The Union soldiers were finally ordered to charge -- not around the pit, but straight
into and across it. The scene was hellish chaos -- those in back pushed those in front.
They were trapped in debris while the Confederates shot them to bits. Thousands died
in what's been called The Great Turkey Shoot. The Black soldiers were finally ordered
into the mess. Over nine hundred of them joined the tally of 5300 Union troops lost.
Century Magazine's four articles remind me of watching the movie Rashomon. Each writer formulates his own tale of horror and heroism, and they all conflict. Well, of course they do. War is confusion. Blame touches everyone and no one. Grass may've grown over the crater, but the scars, the claims, and the distortions still lingered then -- and they continue to hover over the unsettling story of the Petersburg Crater, even now.
I'm John Lienhard at the University of Houston,
where we're interested in the way inventive minds
work.
(Theme music)
W. H. Powell, The Tragedy of the Crater;
G. L. Kilmer, The Dash Into the Crater;
H. G. Thomas, The Colored Troops at Petersburg;
G. L. Kilmer, Assault and Repulse at Fort Stedman.
The Century Illustrated Monthly Magazine, Vol XXXIV,
No. 5, September, 1887, pp. 760-790. All images from this source,
including This mural of an artist's conception of the Battle.
See the Wikipedia article on
"The "Battle of the Crater".
C. Frazier, Cold Mountain. (New York: Grove Press, 2006 paperback).
The opening scene of the movie Cold Mountain,
the explosion re-enactment,
is on You-Tube.

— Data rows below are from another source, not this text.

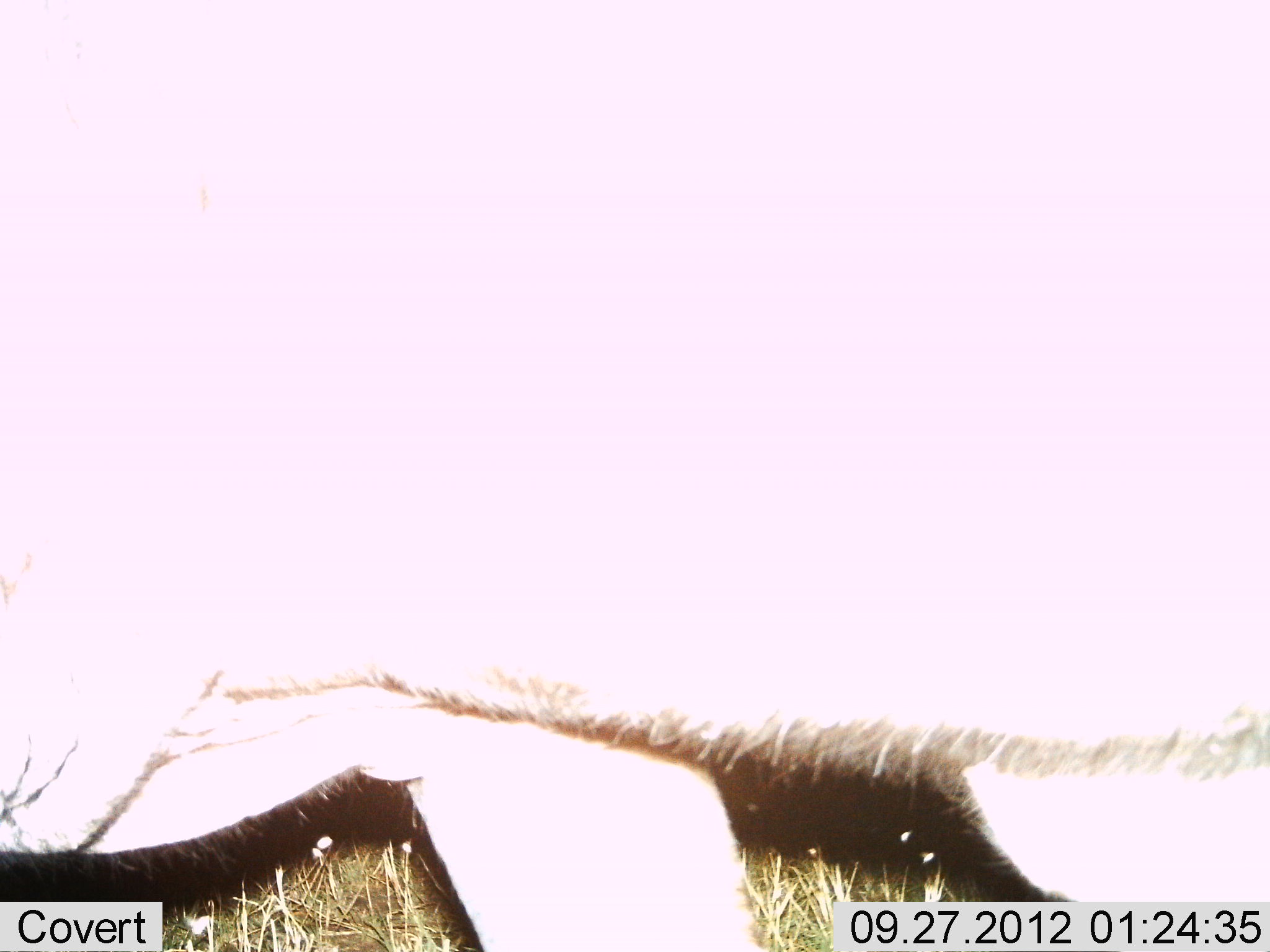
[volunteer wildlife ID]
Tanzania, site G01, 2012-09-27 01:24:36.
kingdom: Animalia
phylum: Chordata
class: Mammalia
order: Artiodactyla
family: Bovidae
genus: Connochaetes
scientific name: Connochaetes taurinus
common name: blue wildebeest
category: wildebeest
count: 1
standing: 100%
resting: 0%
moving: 0%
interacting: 0%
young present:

So too is
the battle re-enactment
My thanks to Bobby Marlin, UH Library, for his counsel. The musical tag in the audio is taken from the Cold Mountain movie
soundtrack, Tim Eriksen playing Am I Born to Die? (Columbia Records, CK86843, Track 7).
The Century articles include so much more: Stories came back from Andersonville prison
about Union soldiers who'd curried Southern favor just, before they were captured, by
bayoneting their Black comrades in the crater. Or a different kind of chilling scene,
shortly before dawn, when the Black troops were told they'd been pulled from the charge:
The news was followed by a long, long silence. Then a single voice lifted in song --
more voices entering in harmony. Soon all were singing:
"We looks like men a marchin' on, we looks like men-er-war."